Contemporary Muslim World
Surviving Repression
The Egyptian Muslim Brotherhood After The 2013 Coup
Author(s): Lucia Ardovini
Reviewed by: Mushtaq Ul Haq Ahmad Sikander
Review
Reviewed by: Mushtaq Ul Haq Ahmad Sikander – Srinagar, Kashmir
Published by: Manchester, Manchester University Press, 2022, 158pp. ISBN: 978-1526149299.

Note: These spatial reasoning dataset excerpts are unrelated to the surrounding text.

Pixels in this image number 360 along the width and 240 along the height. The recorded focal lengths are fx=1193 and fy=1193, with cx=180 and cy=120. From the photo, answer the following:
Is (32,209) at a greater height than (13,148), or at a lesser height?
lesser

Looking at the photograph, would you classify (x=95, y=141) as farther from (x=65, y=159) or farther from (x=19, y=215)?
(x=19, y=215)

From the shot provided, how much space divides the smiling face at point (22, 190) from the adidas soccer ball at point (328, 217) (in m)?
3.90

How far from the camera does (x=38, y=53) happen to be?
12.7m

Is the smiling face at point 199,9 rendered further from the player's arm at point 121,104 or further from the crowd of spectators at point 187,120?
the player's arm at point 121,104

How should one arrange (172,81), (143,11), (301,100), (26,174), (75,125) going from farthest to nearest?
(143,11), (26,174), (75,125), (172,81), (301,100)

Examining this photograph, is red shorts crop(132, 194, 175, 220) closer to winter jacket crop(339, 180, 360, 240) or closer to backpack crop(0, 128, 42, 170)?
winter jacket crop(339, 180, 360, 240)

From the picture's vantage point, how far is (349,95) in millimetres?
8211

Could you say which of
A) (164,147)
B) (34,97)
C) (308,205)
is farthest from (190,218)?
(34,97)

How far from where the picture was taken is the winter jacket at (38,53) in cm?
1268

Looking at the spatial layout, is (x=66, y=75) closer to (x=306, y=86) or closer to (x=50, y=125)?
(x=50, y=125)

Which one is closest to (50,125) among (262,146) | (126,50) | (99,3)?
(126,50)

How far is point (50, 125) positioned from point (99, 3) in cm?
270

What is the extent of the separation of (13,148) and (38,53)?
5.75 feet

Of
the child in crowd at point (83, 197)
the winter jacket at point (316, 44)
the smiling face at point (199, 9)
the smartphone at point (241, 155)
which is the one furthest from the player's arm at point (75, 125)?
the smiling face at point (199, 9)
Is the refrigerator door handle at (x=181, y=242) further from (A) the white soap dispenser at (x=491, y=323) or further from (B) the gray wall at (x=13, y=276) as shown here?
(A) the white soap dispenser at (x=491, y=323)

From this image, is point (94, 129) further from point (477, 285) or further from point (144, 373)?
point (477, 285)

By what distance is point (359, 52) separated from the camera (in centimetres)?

The Muslim Brotherhood (MB) is a contemporary revivalist movement which has played an important role in promoting Islamic consciousness in the Arab world. This movement has always believed in playing an active and prominent role in politics and its political activism has led to the persecution of its leaders and cadres at the hands of military dictators. The Arab Spring heralded a new era of democracy that made it possible for MB to win in the first democratic election in Egypt and form a government. The government lasted only for a short time, because the Egyptian deep state and other vested interests came together to mount a military coup against the legally and legitimately elected government of MB. The coup was brutal because the military under Abdul Fateh Al Sisi destroyed any vestiges of MB. MB cadres and families were killed in 2013, particularly at Raba’a massacre on 14 August, 2013, an ultimately the persecution resulted in thousands of civilian deaths. Islamist politics changed in the aftermath of the Arab Spring. MB is now banned in Egypt but it still remains a significant Islamist movement.
In her Introduction, Lucia Ardovini describes the challenges MB faced while trying to balance its preaching and political activities in the process of restructuring MB and forming its political party, the Freedom and Justice Party (FJP). By all accounts MB is not a revolutionary but evolutionary organization that tries to implement a bottom-up approach of Islamization (p.21), although its hierarchal structure caused problems for its reform attempts. Indeed, there is a subtle clash within MB between the reformists and conservatives.